Ms Laracuente said that bringing the three Brisbane hospitals over to an enterprise system “is a whole new project on its own”.
“It's not just going from paper to electronic,” she said. “They have particular things that they are comfortable with and have used for many years, so we have to accommodate those organisational issues.”
However, Dr Richards said he believes in getting people to change early and hard. “If you leave it for too long it gets harder and harder,” he said. “It is all about what is best for the patient, so we are going to have to change.Health information systems are about continuous improvement, and therefore there will be constant change.”
While the MetaVision system does have the ability to interface with third-party EMRs, in Queensland it is currently being used as a standalone product. It can draw information from the Hibiscus patient administration system and the AusLab laboratory system, but Dr Richards said he wanted to keep the ICU database as the source of truth for ICU data.
There are no plans as yet to interface the system with the Cerner EMR that is being rolled out in some hospitals in Queensland, as the Cerner system is only a basic version and is not on an enterprise level, Dr Richards said.
“We said early on that unless they ran an enterprise system we were not going to interface, in part because you end up waiting. The question becomes, how long do we wait for everyone else's system before we put ours in, and how does that compromise what we are doing?
“Eventually you have to draw a line in the sand and say, today there are all of these systems out there that we can interface to and there are some that we won't. When they are ready to interface to us, then we can sit down and decide how to do it.”
Dr Richards said one of the most important reasons for choosing an enterprise model and a statewide roll out was to ensure that smaller hospitals could use the system and that pharmacopoeias were standardised across the state, which is particularly important for paediatric intensive care.
“You can still put some subtle variations in locally but we can have a standardised pharmacopoeia,” he said. “We've got the adult model and that's pretty well locked in, and now we are working on paediatrics.
“The big units like the Gold Coast and PA, they are big enough and capable enough to look after themselves, but there is no way a smaller hospital like Rockhampton has got the time to build their own configuration nor the technical ability to maintain a CIS internally. There are on-site coordinators at the smaller sites managing local governance and education, with the technical management of servers and gateways all centred in Brisbane.”
iMDsoft has introduced some new add-ons this year, such as MVpanorama, which provides cross-patient management for critical care, and MVdashboard, a browser-based application for accessing unit and patient data at a glance.
Queensland ICUs have not yet taken these new additions on board, as they are first looking at a newer medications orders and pathways module, Dr Richards said.
An interface to pharmacy systems has not been set up as they differ between hospitals, and infusions can cause a lot of problems for standard pharmacy systems. However, Dr Richards said the pharmacists at his hospital still love the system.

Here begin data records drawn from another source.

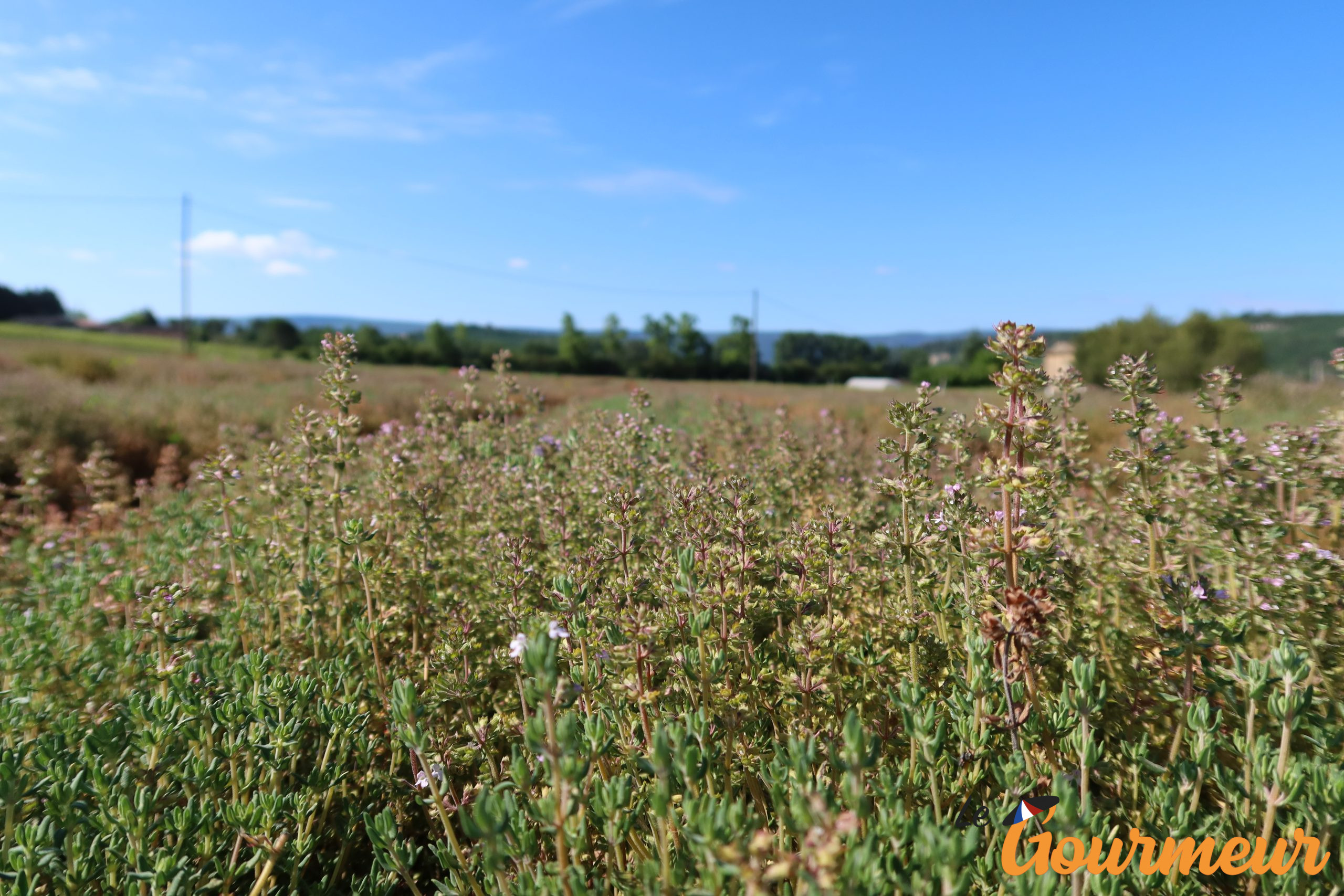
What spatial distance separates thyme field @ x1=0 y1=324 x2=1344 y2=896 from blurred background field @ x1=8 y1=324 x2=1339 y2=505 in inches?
30.1

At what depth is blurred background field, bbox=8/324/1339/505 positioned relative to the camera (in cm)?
989

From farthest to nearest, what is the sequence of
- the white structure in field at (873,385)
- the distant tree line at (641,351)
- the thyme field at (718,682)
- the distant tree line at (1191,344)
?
1. the distant tree line at (641,351)
2. the distant tree line at (1191,344)
3. the white structure in field at (873,385)
4. the thyme field at (718,682)

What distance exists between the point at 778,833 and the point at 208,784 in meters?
1.68

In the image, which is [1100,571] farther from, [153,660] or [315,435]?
[153,660]

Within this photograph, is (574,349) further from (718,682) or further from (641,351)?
(718,682)

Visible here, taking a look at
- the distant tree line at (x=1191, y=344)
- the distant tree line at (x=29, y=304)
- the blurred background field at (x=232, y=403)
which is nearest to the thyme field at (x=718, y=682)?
the blurred background field at (x=232, y=403)

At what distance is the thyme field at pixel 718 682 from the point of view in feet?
5.07

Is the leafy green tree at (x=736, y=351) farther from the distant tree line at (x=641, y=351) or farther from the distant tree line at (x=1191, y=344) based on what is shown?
the distant tree line at (x=1191, y=344)

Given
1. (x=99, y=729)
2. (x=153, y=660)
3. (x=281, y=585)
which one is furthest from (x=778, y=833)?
(x=281, y=585)

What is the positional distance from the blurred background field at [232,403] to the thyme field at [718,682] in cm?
76

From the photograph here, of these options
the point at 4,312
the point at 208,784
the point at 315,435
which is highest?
the point at 4,312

“When they come down to review the charts, instead of having to go bed to bed and review the charts and try to correlate that, which can take 10 minutes per patient, they can now see it all on one system, which saves them an enormous amount of time,” he said.
“And it takes them away from the mundane things pharmacists have to do. Now they have more time to be a clinical pharmacist, which they really like.”
It is hoped that once the three major Brisbane hospitals come on board, the government will find some funds for the remaining hospitals, including Ipswich, Redcliffe, Nambour and Toowoomba.